* Instruction A
Find every line in the records that contains the word "farthest" and copy each such line.

** Begin Passage **

Should you buy back in?
A pivotal and telling series for Ole Miss at LSU and some Arch Manning thoughts
We have a couple of new podcasts out.
I hopped on the Oxford Exxon Podcast with Collin Brister and Chase Parham. We put together our All-Bianco teams by doing a snake draft of any and all players in the Mike Bianco era — 10 hitters, five pitchers and a bench player. It was a fun exercise. You can check that out here or anywhere you get podcasts.
Collin and I then previewed what is now a massive series for the Rebels against LSU in Baton Rouge this weekend and what to make of Ole Miss beating No. 14 Southern Miss in Hattiesburg on Wednesday. You can check that out here or anywhere you get podcasts.
We have the same and more to discuss today.
Rebels take down No. 14 USM , 4-1
I thought Ole Miss’ win on Wednesday night in Hattiesburg was one of its best played games of the season. There is the obvious reason that the Rebels only have two other wins against ranked teams this year, both coming in their SEC-opening series at Auburn, which seems like years ago at the point. Ole Miss simply hasn’t beaten many quality opponents this year, and they certainly have not beaten anyone good on the road. It was a great win for RPI purposes, too, as this team continues to claw for its postseason life. More on that in a minute.

** End Passage **

* Instruction B
Resume the Ole Miss baseball newsletter after its last sentence and keep writing in the same voice.

** Begin Raw data **

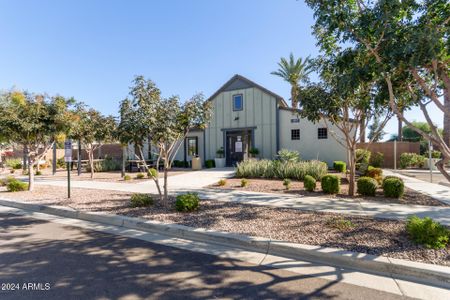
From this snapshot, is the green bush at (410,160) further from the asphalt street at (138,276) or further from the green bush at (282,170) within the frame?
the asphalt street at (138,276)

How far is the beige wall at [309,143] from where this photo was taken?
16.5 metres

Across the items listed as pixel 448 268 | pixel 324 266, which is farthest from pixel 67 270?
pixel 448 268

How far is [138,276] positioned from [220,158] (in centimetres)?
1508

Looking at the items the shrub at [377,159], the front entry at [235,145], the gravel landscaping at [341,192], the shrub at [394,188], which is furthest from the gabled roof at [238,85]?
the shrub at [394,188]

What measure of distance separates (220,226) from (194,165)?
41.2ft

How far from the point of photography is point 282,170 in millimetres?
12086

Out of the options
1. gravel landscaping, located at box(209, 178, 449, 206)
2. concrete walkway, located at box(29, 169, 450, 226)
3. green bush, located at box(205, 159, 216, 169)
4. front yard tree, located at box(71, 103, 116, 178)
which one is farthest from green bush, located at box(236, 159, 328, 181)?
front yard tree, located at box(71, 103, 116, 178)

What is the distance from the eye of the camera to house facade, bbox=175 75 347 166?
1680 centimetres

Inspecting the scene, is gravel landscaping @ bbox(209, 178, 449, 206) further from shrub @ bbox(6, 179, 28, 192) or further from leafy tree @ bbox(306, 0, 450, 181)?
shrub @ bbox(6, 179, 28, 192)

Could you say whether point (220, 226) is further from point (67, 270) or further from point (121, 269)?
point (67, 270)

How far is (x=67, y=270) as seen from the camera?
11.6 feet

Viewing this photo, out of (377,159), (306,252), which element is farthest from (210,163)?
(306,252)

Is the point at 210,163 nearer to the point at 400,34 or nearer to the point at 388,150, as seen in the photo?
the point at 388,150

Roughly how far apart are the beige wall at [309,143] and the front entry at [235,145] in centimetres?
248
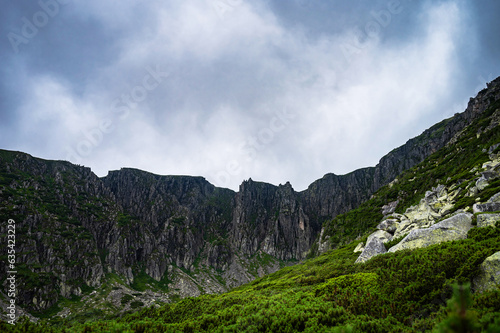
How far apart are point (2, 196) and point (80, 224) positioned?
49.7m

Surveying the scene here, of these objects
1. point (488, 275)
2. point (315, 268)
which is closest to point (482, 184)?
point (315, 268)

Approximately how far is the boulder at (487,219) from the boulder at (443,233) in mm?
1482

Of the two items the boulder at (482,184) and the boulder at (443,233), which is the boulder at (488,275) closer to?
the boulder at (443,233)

** End Raw data **
** Begin Raw data **

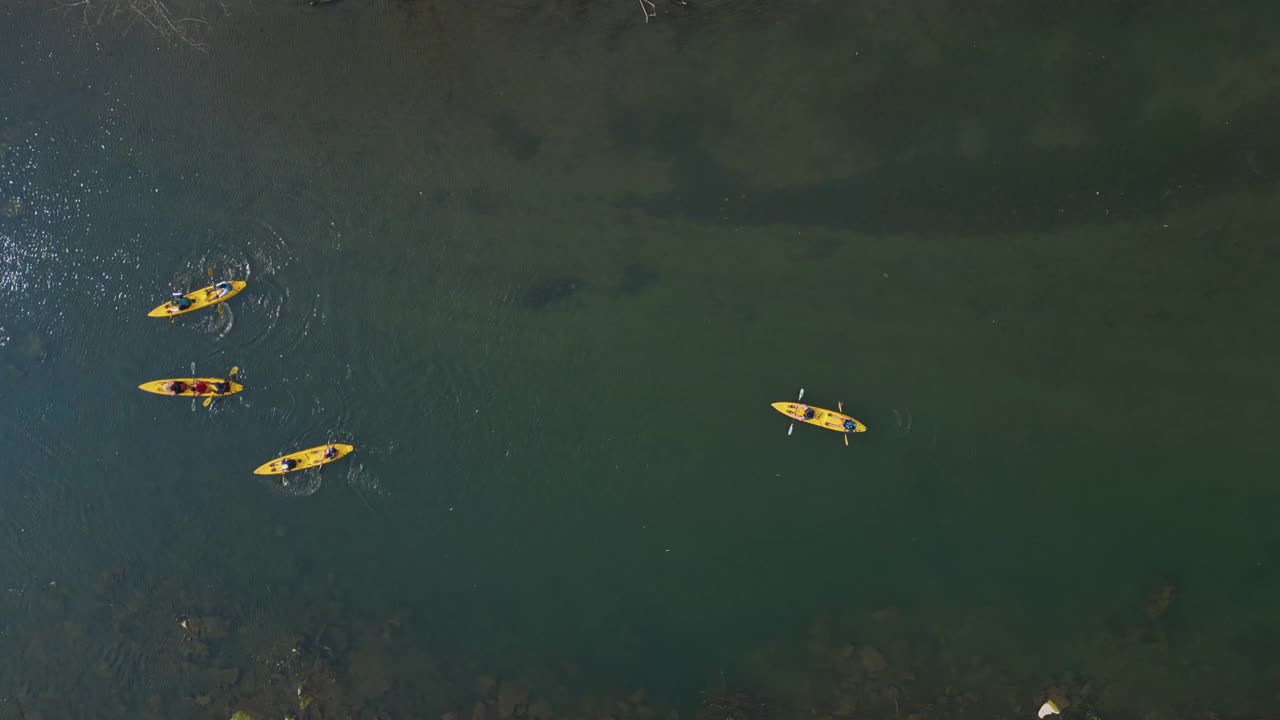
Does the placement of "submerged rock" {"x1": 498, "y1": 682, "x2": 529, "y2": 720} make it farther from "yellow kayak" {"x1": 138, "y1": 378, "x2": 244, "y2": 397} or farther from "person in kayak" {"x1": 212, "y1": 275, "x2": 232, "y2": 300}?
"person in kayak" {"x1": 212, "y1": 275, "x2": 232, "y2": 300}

** End Raw data **
** Begin Raw data **

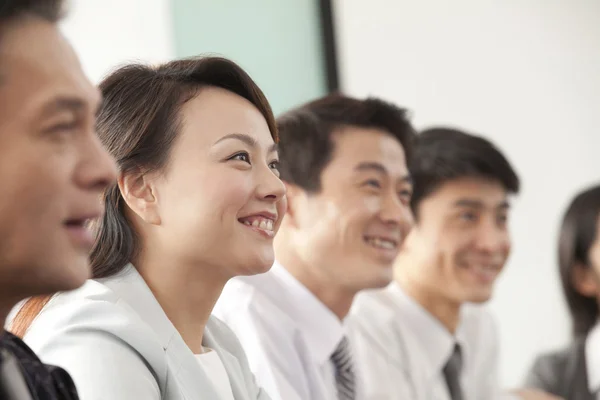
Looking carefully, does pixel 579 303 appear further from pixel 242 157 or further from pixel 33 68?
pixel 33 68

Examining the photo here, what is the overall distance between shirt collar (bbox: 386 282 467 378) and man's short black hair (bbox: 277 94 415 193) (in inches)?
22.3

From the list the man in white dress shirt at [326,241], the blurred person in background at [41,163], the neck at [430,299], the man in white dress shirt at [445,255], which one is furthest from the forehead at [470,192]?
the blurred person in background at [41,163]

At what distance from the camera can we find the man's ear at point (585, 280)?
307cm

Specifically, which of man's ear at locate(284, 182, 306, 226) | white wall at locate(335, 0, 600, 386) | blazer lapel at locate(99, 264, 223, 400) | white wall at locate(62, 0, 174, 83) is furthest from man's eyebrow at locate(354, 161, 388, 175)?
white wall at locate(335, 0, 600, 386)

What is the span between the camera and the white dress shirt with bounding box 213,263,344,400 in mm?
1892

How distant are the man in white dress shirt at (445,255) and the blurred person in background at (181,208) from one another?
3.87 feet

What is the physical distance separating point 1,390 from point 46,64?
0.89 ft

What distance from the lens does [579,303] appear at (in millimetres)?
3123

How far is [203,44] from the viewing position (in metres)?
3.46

** End Raw data **

* Reply A
Across the items listed as pixel 448 268 | pixel 324 266, which is farthest from pixel 67 270?
which one is farthest from green bush, located at box(236, 159, 328, 181)?
Viewing this photo, out of (377,159), (306,252), which element is farthest from (210,163)?

* Reply B
Beyond all of that, I thought Ole Miss played a really clean game. Drew McDaniel was good for the second consecutive outing. He went five innings and allowed one run on four hits with eight strikeouts and two walks. McDaniel has now completed five innings in back-to-back starts against the likes of Southern Miss and Mississippi State. He has always had tremendous arm talent, but has struggled to locate and seemingly lacked confidence at times. His only blemish was allowing a solo home run in the bottom of the 2nd inning. Ole Miss took the lead in the 4th on back-to-back home runs from Kemp Alderman and Kevin Graham. Four weeks after returning from a wrist injury, Kevin Graham is starting to look like Kevin Graham again. Alderman is seeing the baseball well right now. Tim Elko added an RBI single in the fifth and the bullpen cobbled together four scoreless innings to nail down the win.
That’s the type of game that has eluded Ole Miss this year. A cleanly-played game in which the combination of pitching and hitting was good enough to beat just about anyone who stood in the other dugout. This type of performance was lacking when trying to avoid being swept at home by Alabama and Tennessee. It was lacking when Ole Miss had a chance to take control of road series at South Carolina and Arkansas after heroic Dylan DeLucia performances in game one, and it was lacking in the final two games of a must-win home series against Mississippi State. That’s why Ole Miss is in this position its in, because it couldn’t play clean games when it had to have a win. Wednesday night is the type of performance that gets you into the winner’s bracket as a No. 2 or No. 3 on night one of a regional.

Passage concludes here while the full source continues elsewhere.